At least nine employees of the US State Department working in or with Uganda had their iPhones hacked with spyware made by NSO Group, according to a report from Reuters. The Wall Street Journal has corroborated the story, putting the number of US and Ugandan embassy workers hacked at 11. While it’s unclear who carried out the attacks, NSO Group says it only sells its software to government organizations that have gotten approval from the Israeli government.
NSO has claimed that its spyware isn’t able to target US phone numbers (that is, numbers with a country code of +1). This case doesn’t seem to disprove that claim — Reuters reports that, while the people targeted were employees of the State Department, they were using foreign telephone numbers. Still, the devices were used for official State Department business, suggesting NSO may now be implicated in an espionage effort against the US government.
According to Reuters, the attacks happened in “the last several months.”
NSO’s Pegasus spyware is capable of remotely logging data from an infected iOS or Android device and can be used to covertly turn on a phone’s microphones or cameras. It’s also designed to infect phones using a “zero-click” attack, in which spyware can be installed without the target clicking a link or otherwise taking action.
Pegasus is also not supposed to leave any traces, though investigators have developed some methods to determine if a phone was hacked by it. You can read our explainer on it here, which goes into the media investigations of its usage by governments to target journalists, politicians, and activists.
NSO, based in Israel, has to get approval from the Israeli Ministry of Defense before it sells its software to another government agency. NSO co-founder Shalev Hulio has insisted that the company doesn’t know who its clients are spying on using its software. The company also says that it will investigate clients if they’re using Pegasus on off-limits targets and cut off the client’s access to the software if there’s evidence of abuse.
An NSO spokesperson told Reuters that the company would be investigating its reports, and the Israeli embassy told the outlet that a government targeting US officials with Pegasus would be “a severe violation” of its licensing agreements.
The US recently added NSO to its entity list, which puts heavy restrictions on American companies being able to sell their products or services to the group.
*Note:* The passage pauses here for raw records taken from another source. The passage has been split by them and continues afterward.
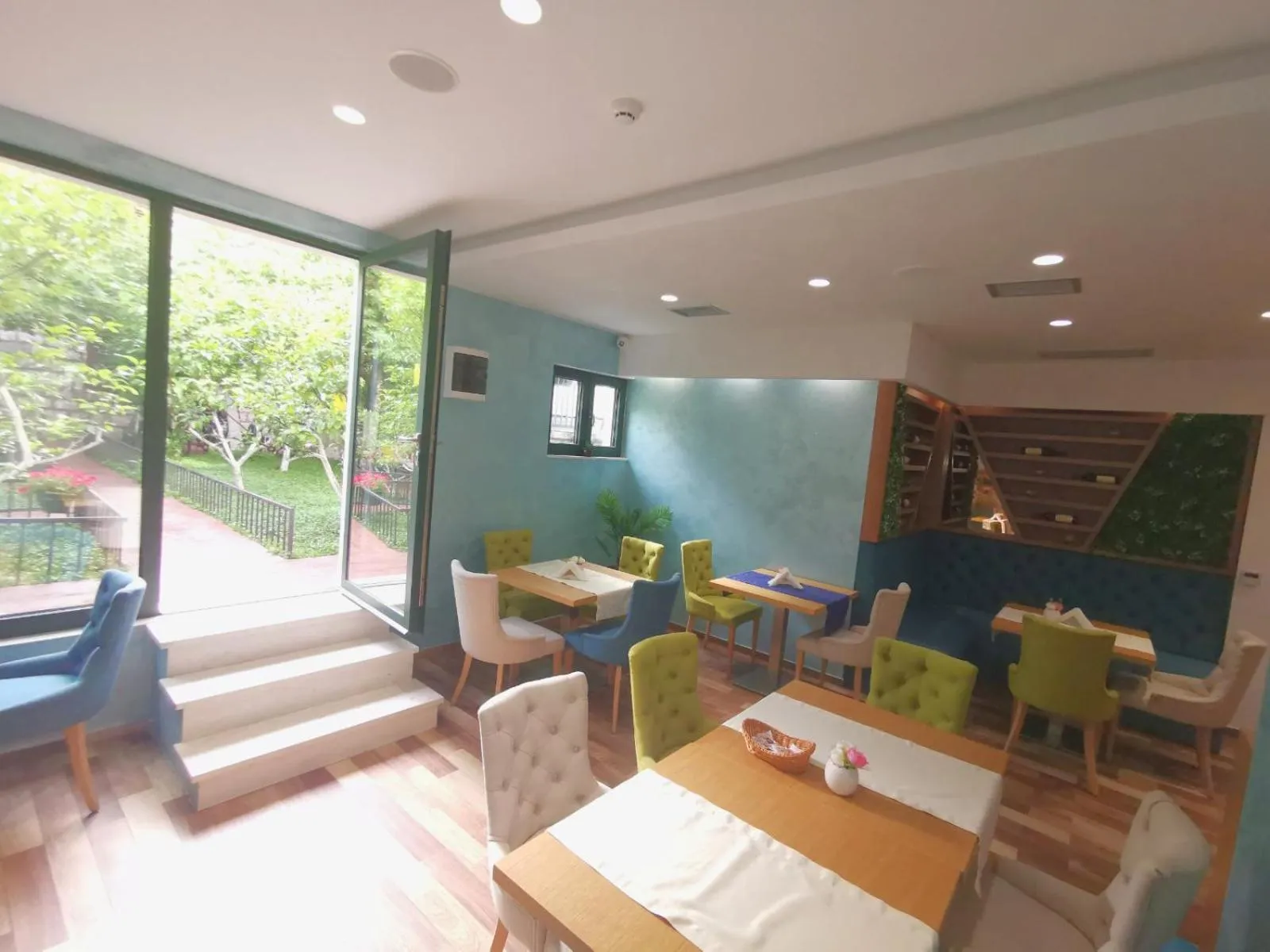 Breakfast in Hotel Alkima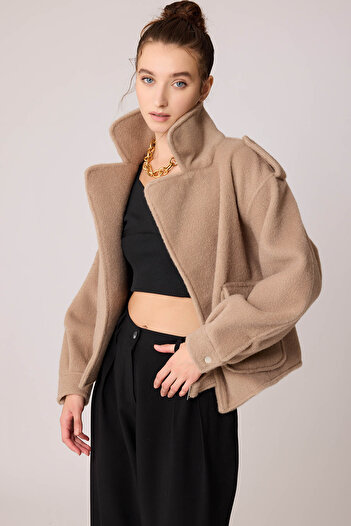 Vitrin Single Pocket Snap Closure Jacket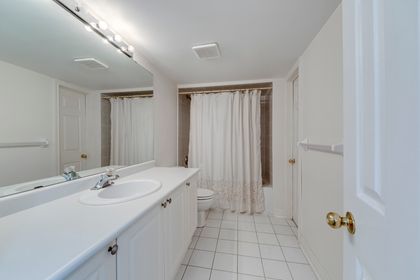 Basement 4pc Bath - 68 - 2250 Rockingham Dr., Oakville at 68 - 2250 Rockingham Drive, 1009 - JC Joshua Creek, Oakville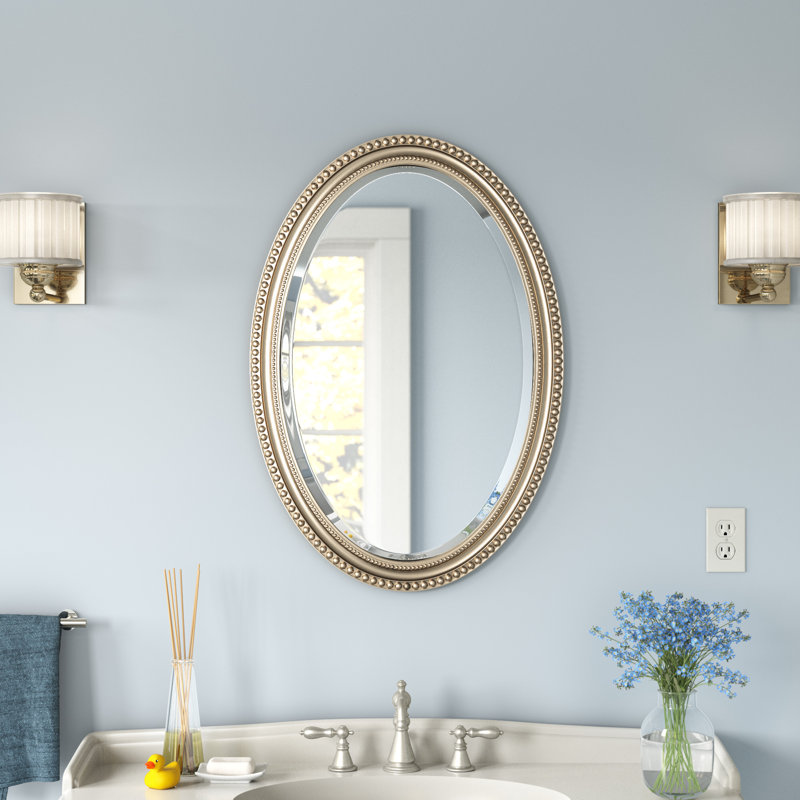 Miroir décoratif biseauté traditionnel Nunn, Argent métallique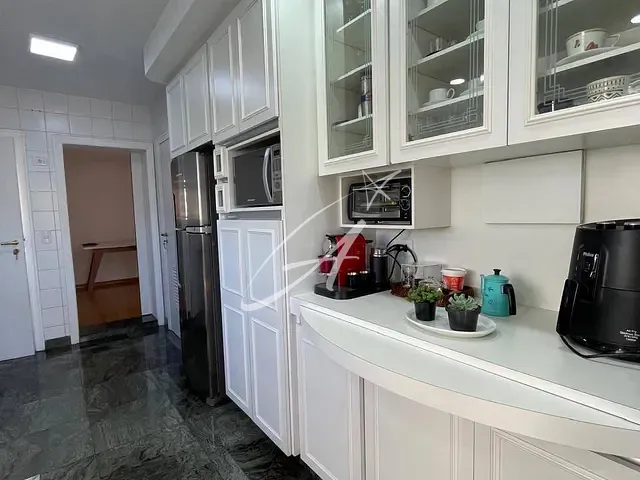 Apartamento 4 quartos e 3 banheiros, à venda ou para alugar, no bairro Jardim Avelino em São Paulo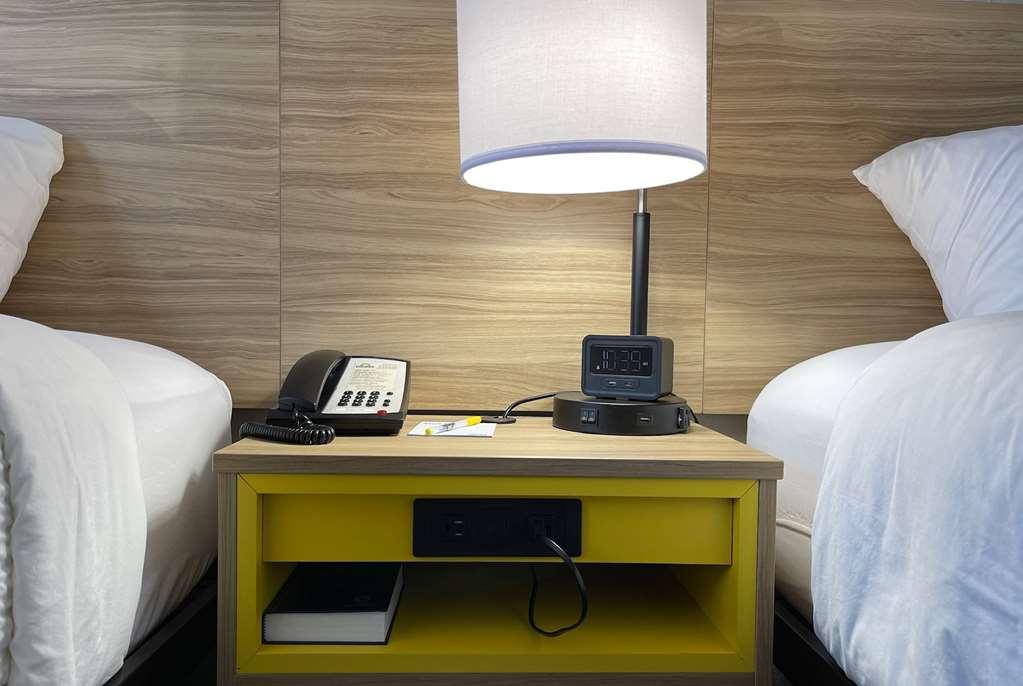 Days Inn By Wyndham Imlay City Δωμάτιο φωτογραφία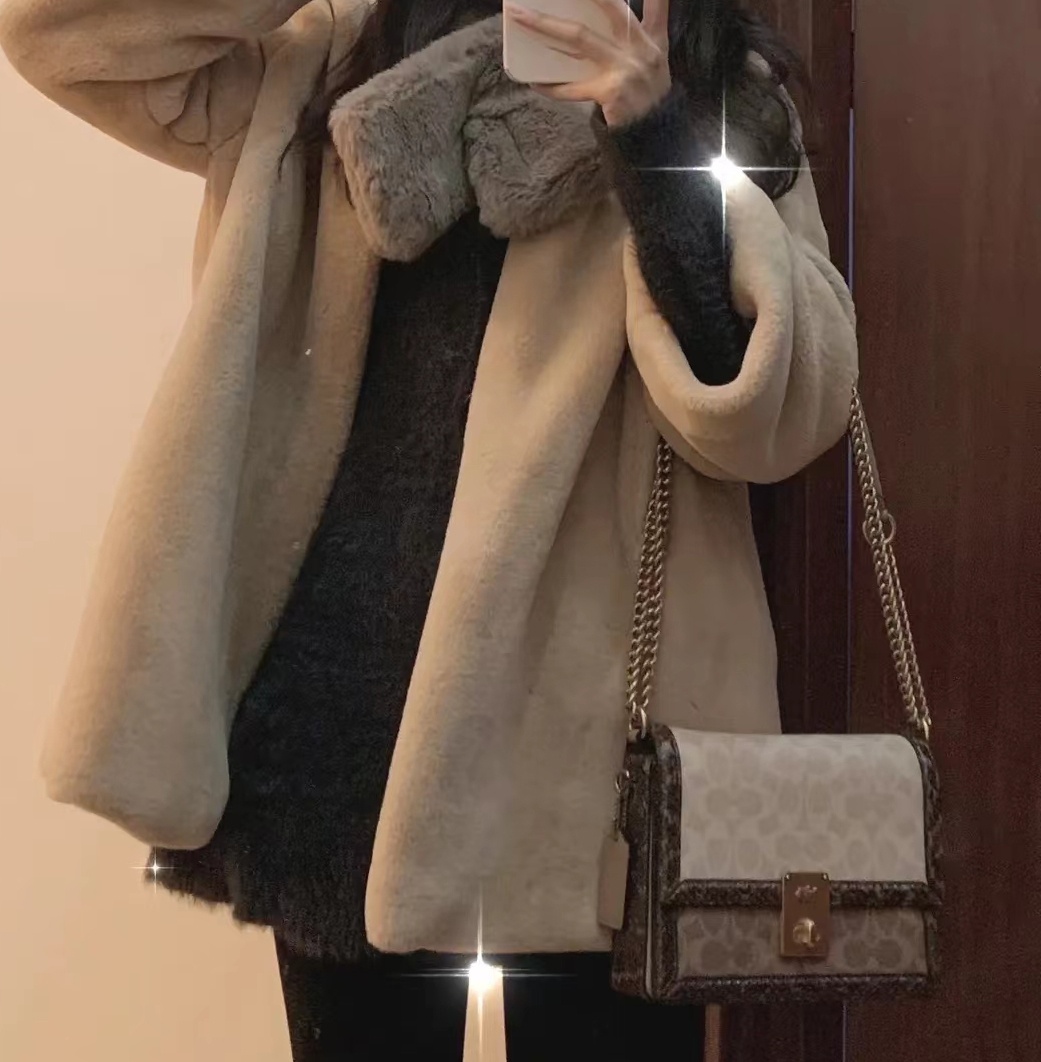 商品[国内直发] Coach|COACH新款蔻驰女包专柜款Hutton撞色个性蛇皮单肩斜挎包棕色送女友礼物89068 B4PVR,价格¥2641,第3张图片详细描述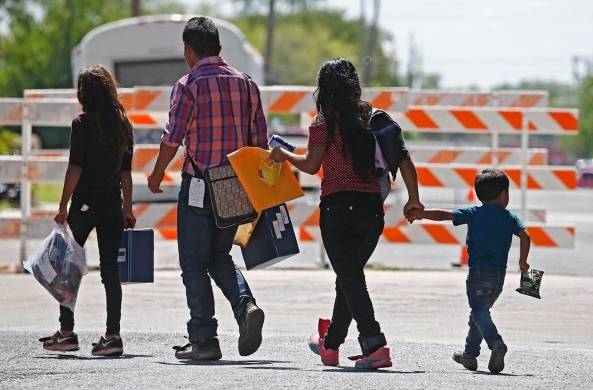 Familias migrantes son procesadas en McAllen, Texas (EE.UU.), en una fotografía de archivo.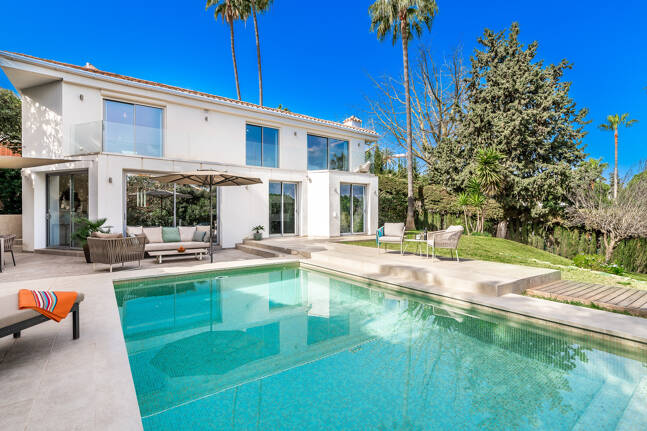 Villa moderna en Las Brisas en zona privilegiada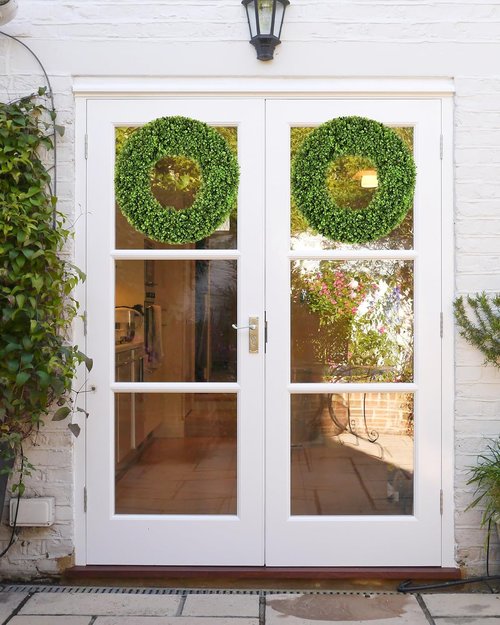 DDHS 20" Boxwood Wreath - Artificial Spring Decor for Year-Round Indoor/Outdoor Use | Green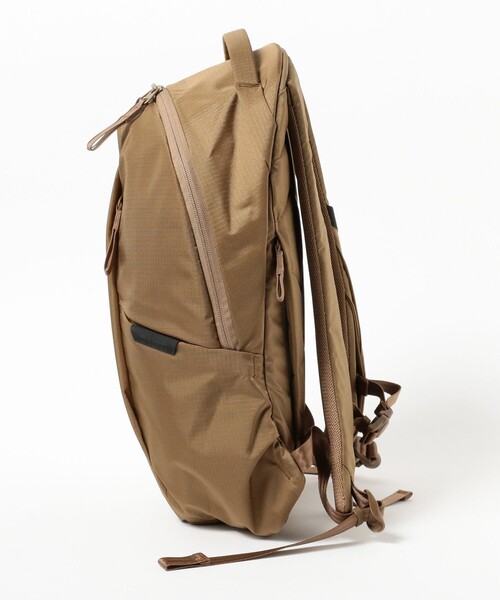 BEAMS(ビームス)の「【MORE VARIATION 開催中】ABLE CARRY / Thirteen Day Bag Ripstop(バックパック/リュック・メンズ・ブラック/ブラウン系その他2・ONE SIZE)」の16枚目の写真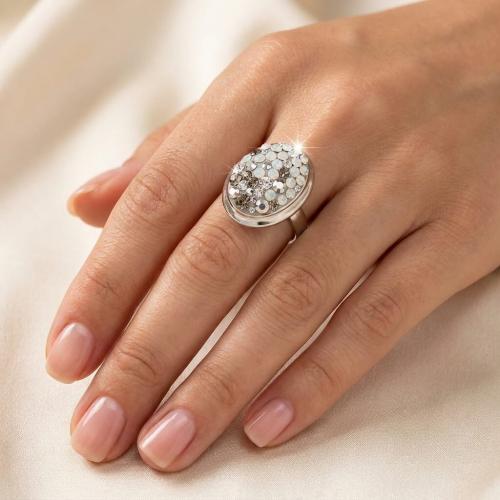 Сребърен пръстен с кристали от Sw® SP622 Silver Shade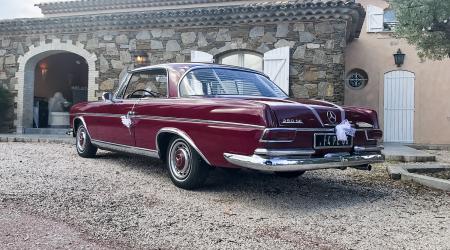 Voiture de collection « Mercedes-Benz 280SE »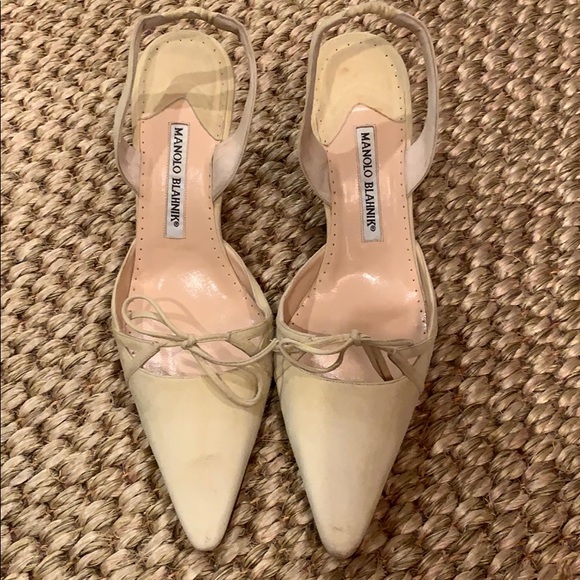 Manolo Blahnik Shoes - Manolo Blahnik pale yellow suede sling back pump
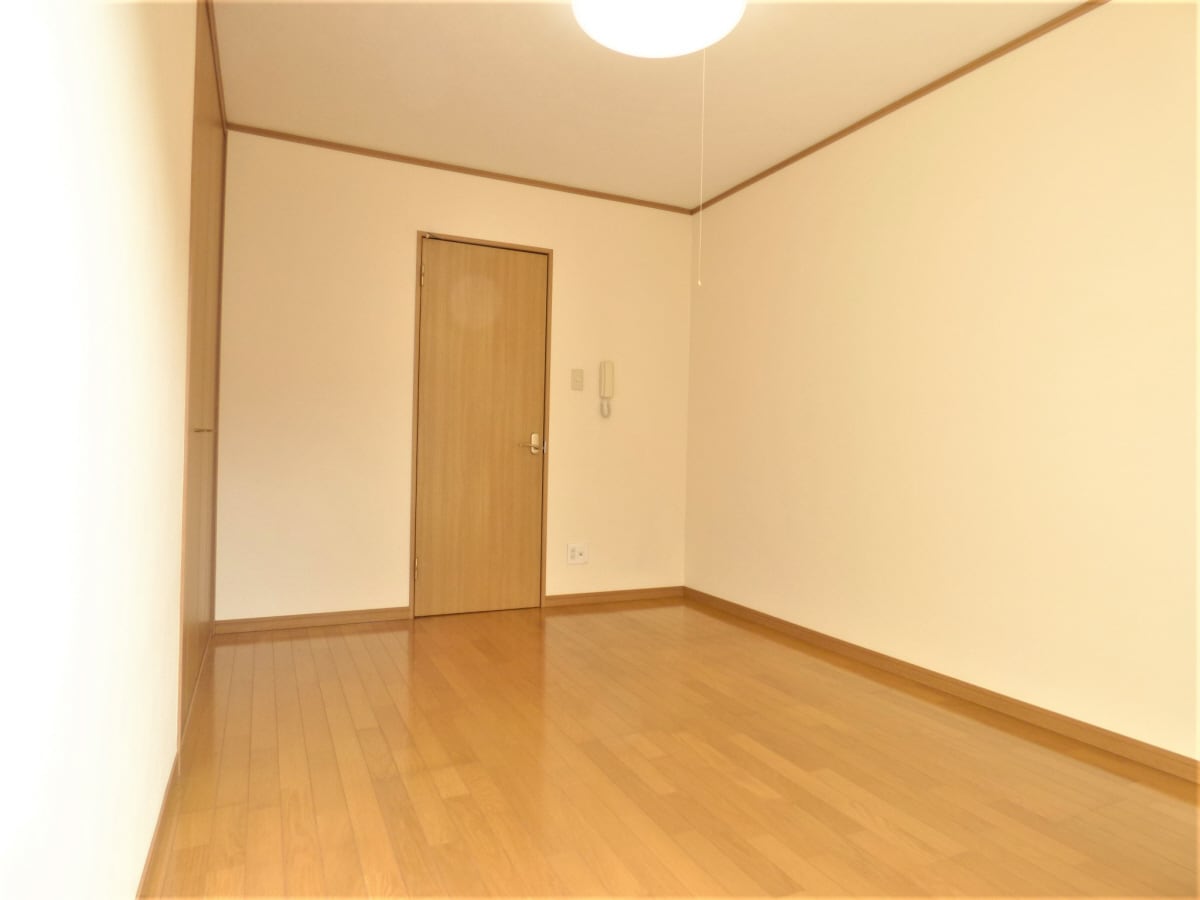 キレイなフローリング 秋桜ハイツ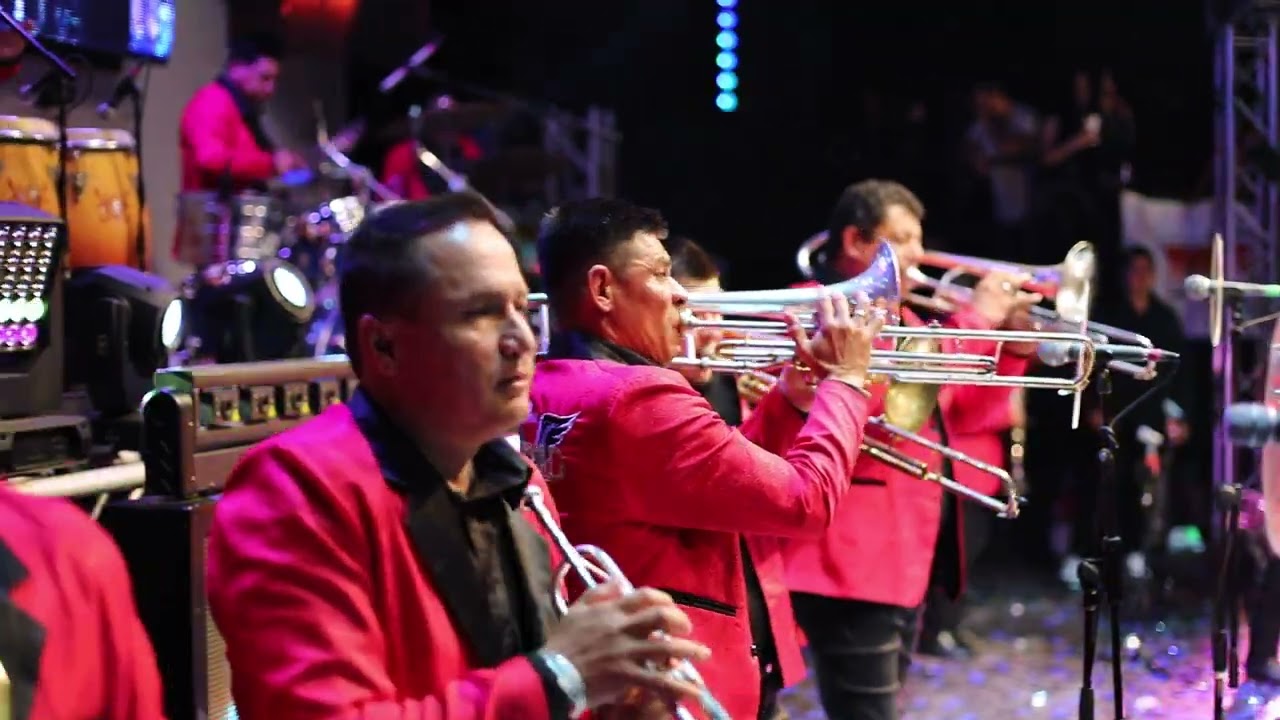 Hijos de Barron - Bonita y Mala (En vivo desde Las Pulgas)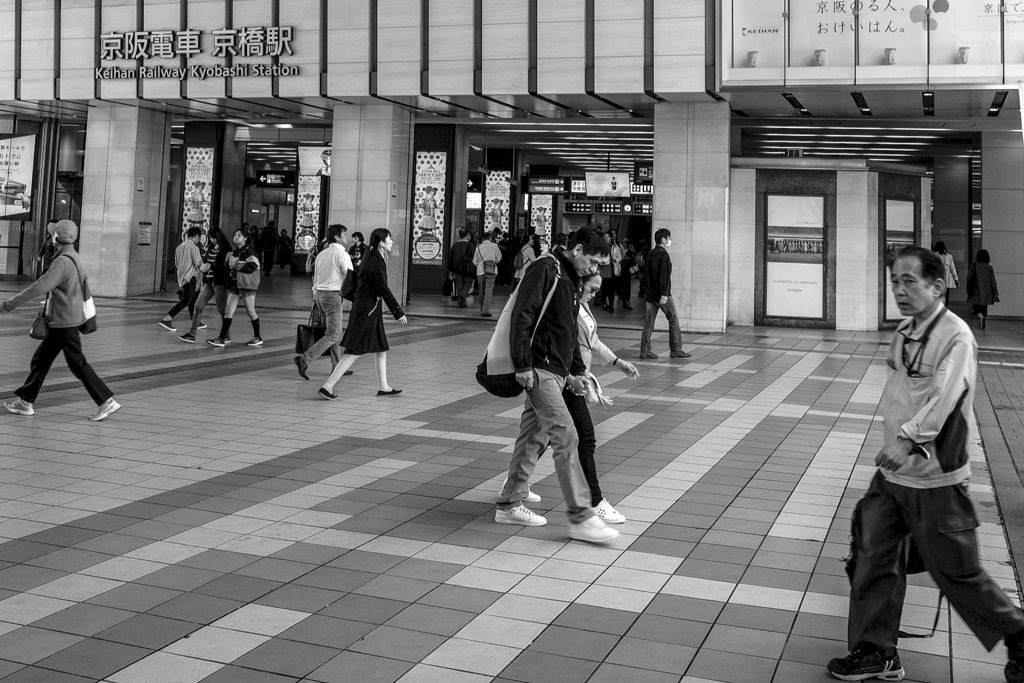 Kyobashi Station concourse 2019 April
In the private sector, Apple filed a lawsuit against NSO Group, claiming that the company broke Apple’s terms of service by creating over a hundred iCloud accounts to send malicious data via iMessage. Apple says that it patched the specific vulnerability NSO used to install Pegasus with iOS 14.8 and that it had added additional protections in iOS 15, which the company says it hasn’t seen Pegasus breach yet.
When the company announced its lawsuit, Apple said it would also notify users who had been targeted by a state-sponsored spying campaign. Ugandan politician Norbert Mao tweeted in November that he received one of the notifications. The Wall Street Journal reports that the US officials also received these notifications.
There are also reports that the US government is working on an initiative with other countries to prevent surveillance tools and technology from being sold to authoritarian governments. According to The Wall Street Journal, the effort will focus on export controls and will likely be announced at the Summit for Democracy, which starts December 9th.
Update December 3, 5:35PM ET: Added information from The Wall Street Journal’s report.